ARTICLE X.

Observations on the Uses of the Dorsal Vessel, or on the Influence which the Heart exercises in the Organization of articulated Animals, and on the Changes which that Organization experiences when the Heart or the Organ of Circulation ceases to exist. By M. Marcel de Serres.

(Continued from p. 199.)

THIS last series of researches being finished, it remained to determine the cause of the contractions and dilatations of the dorsal vessel, and of what importance that vessel was to the general economy of insects. These contractions and dilatations might depend on various causes, or only upon the peculiar structure of that organ; though it was difficult to adopt such an opinion, because the absence of vascular vessels announced that the humour contained in it did not circulate. To determine the point I began by examining what influence the muscles which surround the dorsal vessel might have upon its contractions.

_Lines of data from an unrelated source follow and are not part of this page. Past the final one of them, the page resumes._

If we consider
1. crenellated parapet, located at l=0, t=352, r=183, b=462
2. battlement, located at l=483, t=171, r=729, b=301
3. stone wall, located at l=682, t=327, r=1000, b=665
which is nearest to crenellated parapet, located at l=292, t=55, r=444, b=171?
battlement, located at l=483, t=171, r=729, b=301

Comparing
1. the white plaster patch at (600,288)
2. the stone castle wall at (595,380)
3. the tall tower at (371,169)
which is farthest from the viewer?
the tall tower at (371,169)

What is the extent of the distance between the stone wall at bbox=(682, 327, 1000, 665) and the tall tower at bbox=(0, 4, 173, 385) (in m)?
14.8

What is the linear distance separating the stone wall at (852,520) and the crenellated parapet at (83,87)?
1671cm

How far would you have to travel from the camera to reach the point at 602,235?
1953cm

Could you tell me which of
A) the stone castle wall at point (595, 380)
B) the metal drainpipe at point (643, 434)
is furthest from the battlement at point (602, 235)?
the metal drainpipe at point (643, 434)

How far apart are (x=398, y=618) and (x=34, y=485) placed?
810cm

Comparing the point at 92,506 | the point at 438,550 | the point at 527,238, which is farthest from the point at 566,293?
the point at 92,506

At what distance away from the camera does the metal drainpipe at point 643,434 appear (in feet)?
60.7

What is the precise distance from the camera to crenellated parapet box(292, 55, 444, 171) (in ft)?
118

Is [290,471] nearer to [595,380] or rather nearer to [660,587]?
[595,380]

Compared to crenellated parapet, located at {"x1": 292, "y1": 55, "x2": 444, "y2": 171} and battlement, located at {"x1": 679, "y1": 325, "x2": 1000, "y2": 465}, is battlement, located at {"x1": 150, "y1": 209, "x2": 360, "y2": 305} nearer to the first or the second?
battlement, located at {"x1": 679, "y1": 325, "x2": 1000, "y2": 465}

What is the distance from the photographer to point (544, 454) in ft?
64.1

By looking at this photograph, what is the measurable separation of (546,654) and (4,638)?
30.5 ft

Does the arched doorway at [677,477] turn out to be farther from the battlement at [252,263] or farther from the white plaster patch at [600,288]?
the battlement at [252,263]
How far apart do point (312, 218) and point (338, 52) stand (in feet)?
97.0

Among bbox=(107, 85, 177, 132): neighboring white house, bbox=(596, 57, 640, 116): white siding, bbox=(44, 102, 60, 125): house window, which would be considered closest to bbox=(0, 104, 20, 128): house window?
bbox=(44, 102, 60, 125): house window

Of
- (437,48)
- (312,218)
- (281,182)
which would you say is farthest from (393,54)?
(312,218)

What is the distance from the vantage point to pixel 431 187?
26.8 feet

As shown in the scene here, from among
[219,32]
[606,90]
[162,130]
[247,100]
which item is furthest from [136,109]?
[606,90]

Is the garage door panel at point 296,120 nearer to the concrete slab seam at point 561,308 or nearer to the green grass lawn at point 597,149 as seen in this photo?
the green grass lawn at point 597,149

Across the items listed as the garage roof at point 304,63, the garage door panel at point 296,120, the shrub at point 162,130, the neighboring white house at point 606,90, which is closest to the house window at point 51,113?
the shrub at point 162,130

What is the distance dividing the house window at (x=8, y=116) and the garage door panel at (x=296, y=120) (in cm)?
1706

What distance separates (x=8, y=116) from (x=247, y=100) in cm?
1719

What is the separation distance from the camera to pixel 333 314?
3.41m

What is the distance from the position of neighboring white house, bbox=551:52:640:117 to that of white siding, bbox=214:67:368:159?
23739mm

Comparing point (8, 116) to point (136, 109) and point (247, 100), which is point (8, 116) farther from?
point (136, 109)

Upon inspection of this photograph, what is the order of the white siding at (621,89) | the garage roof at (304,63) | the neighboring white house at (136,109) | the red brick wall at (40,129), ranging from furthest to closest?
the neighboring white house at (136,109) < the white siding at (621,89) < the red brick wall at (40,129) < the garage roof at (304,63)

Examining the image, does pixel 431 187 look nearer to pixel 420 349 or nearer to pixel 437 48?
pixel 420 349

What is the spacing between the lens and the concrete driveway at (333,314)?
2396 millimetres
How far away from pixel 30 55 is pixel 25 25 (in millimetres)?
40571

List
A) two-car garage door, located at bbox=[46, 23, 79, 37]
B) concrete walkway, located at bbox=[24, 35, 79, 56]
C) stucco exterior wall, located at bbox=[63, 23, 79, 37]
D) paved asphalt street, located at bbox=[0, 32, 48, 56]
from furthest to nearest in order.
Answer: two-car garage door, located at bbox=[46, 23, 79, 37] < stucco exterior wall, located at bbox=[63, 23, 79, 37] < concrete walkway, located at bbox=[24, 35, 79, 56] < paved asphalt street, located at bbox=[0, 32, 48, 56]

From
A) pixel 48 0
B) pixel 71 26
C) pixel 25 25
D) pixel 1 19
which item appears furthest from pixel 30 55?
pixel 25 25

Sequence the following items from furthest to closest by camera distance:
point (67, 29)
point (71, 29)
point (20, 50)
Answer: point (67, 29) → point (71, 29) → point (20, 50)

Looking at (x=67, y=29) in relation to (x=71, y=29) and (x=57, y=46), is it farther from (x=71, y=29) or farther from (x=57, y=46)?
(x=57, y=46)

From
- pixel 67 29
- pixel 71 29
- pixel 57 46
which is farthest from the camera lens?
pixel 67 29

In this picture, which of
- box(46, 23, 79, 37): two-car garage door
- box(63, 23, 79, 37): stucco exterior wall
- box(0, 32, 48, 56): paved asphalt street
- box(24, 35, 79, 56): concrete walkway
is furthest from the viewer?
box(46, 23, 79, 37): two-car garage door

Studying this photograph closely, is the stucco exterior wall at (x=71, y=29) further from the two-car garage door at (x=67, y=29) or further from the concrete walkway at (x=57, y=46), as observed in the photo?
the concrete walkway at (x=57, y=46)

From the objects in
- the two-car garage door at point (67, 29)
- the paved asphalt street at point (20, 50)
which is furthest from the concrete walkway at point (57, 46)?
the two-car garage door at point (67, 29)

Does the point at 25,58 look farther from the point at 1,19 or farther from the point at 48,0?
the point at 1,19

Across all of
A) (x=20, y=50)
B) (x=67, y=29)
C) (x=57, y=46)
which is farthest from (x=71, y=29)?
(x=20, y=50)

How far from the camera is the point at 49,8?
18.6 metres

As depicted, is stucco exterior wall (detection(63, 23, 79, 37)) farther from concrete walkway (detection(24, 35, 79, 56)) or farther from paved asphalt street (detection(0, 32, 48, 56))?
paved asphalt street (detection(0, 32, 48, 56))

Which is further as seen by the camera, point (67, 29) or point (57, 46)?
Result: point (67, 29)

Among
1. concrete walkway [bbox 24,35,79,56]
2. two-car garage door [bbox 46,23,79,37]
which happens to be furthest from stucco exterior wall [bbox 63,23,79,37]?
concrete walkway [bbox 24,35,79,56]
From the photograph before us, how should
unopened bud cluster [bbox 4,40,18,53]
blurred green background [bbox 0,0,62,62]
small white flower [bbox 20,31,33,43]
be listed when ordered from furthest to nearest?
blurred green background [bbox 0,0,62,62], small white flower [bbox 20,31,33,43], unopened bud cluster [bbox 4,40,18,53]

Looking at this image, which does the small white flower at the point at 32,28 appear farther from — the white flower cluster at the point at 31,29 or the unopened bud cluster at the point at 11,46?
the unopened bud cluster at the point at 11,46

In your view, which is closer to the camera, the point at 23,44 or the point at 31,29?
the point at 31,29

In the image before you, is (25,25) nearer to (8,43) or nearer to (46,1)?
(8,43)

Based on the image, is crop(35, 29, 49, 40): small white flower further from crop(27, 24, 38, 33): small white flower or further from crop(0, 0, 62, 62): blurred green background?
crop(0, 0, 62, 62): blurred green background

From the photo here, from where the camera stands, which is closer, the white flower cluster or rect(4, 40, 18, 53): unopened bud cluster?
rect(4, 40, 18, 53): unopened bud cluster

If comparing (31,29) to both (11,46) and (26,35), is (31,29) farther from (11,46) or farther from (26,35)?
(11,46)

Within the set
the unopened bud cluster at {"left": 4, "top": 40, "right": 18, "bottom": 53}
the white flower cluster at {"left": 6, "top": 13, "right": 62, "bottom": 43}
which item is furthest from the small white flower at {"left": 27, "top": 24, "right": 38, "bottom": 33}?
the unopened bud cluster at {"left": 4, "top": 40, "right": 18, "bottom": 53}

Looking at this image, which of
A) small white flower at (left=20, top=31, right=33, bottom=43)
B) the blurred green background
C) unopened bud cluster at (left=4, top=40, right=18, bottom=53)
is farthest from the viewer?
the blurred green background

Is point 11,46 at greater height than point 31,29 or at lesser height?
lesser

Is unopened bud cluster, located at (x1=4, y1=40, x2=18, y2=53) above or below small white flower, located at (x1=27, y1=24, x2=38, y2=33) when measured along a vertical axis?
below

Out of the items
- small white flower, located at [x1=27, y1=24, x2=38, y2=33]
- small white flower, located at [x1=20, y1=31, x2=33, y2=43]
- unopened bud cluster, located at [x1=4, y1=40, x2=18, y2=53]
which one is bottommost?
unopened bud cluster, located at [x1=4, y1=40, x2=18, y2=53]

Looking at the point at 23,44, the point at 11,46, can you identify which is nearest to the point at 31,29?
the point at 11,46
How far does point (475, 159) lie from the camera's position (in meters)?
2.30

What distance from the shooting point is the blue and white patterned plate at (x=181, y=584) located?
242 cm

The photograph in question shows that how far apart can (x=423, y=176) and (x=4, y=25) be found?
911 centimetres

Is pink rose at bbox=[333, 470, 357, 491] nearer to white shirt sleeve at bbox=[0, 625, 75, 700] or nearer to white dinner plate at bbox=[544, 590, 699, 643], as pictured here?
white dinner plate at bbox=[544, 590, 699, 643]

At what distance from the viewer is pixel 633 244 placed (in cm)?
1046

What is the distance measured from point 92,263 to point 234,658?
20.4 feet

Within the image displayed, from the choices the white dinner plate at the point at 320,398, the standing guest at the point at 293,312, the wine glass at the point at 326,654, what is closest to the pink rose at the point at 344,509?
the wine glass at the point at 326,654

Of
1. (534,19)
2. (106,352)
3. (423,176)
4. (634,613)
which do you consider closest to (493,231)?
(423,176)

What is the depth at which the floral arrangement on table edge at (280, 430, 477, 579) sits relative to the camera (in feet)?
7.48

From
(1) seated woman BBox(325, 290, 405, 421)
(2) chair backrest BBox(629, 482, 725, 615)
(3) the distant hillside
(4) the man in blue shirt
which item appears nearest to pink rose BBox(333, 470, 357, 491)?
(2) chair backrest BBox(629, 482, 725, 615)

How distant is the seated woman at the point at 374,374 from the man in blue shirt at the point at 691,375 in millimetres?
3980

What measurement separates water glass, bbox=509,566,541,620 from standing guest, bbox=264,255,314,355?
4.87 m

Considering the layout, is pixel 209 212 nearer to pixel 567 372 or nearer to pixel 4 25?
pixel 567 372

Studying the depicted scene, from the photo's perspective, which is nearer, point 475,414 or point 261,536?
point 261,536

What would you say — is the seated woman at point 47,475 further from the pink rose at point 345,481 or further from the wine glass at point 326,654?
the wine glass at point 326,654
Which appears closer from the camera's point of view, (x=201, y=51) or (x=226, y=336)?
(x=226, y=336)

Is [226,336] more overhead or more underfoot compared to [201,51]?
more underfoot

The mole cricket, being a very lively insect, was chiefly employed by me in these researches. The dorsal vessel being brought in view, I removed the abdominal muscles (and the adipose membranes of necessity) in the middle part of the abdomen, while I left the dorsal muscles quite entire in the upper and lower part of the abdomen. This being done, I remarked that the dorsal vessel always contracted in those parts where the muscles had not been removed, and these contractions were the less lively the nearer they came to the muscles that had been removed. However, by degrees, some contractions took place in the parts of the dorsal vessel from which the muscles had been removed; but they were always weak, and seemed to proceed from portions in which the muscles still existed.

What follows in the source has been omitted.